Given request A> Please output the section of the immigration article starting with "By Joseph Klein, Front" and going on through "the Minuteman Project.", word for word.
Given request B> Write the next part of the article on illegal immigration and the UN, continuing from its last sentence.

Document section>
::::::::

The UN's "Borderless" World

By Joseph Klein, Front Page Magazine, April 24, 2006

http://www.frontpagemag.com/Articles/ReadArticle.asp?ID=22163

While pro-immigrant rallies get most of the attention from the mainstream press, many law-abiding American citizens are fed up with the reality of tens of thousands of foreign nationals every few weeks continuing to enter this country illegally through our porous borders, added to the more than 11 million illegal aliens who are already here. Americans are bearing a grossly disproportionate share of the security risks and economic costs associated with such migration, which makes it a national problem for Americans to solve through their elected representatives and through voluntary groups like the Minuteman Project.

Citizens are demanding that their government ensure effective protection at the borders against more illegal entrants, who at the very least will become tax burdens on the American people and could pose a much more serious security threat. Congress and the President must decide what to do about this mounting problem, consistent with the tenets of the U.S. Constitution. Our democratic institutions can and must handle this situation without any outside interference.

::::::::

Dataset excerpt>
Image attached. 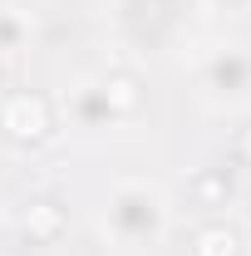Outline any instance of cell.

::::::::

Written answer A>
By Joseph Klein, Front Page Magazine, April 24, 2006

http://www.frontpagemag.com/Articles/ReadArticle.asp?ID=22163

While pro-immigrant rallies get most of the attention from the mainstream press, many law-abiding American citizens are fed up with the reality of tens of thousands of foreign nationals every few weeks continuing to enter this country illegally through our porous borders, added to the more than 11 million illegal aliens who are already here. Americans are bearing a grossly disproportionate share of the security risks and economic costs associated with such migration, which makes it a national problem for Americans to solve through their elected representatives and through voluntary groups like the Minuteman Project.

Written answer B>
The United Nations sees the matter differently. Its bureaucrats envision a “borderless” world where immigration is treated as an international human rights issue and used as a global development tool to encourage free movement of the developing countries’ poor to developed nations. This philosophy underlies their preparations for the United Nations High Level Dialogue concerning international migration and development, scheduled to take place in conjunction with the fall 2006 General Assembly session....

The UN bureaucrats’ aggressive push into the immigration debate fits in with their dogmatic belief that international treaties should trump national sovereignty prerogatives – in this case, a UN treaty that codifies the internationalization of immigration policy called the International Convention on the Protection of the Rights of All Migrant Workers and Members of their Families. This Convention was adopted by the General Assembly in 1990 but went into effect in 2003 after the twentieth signing country formally ratified it. It is heavily biased against countries like the United States which receive the lion’s share of illegal aliens.

Indeed, the Convention goes so far as to use the term ‘irregular’ as a euphemism for illegal aliens and would require their destination countries to provide them with an array of benefits and justiciable rights....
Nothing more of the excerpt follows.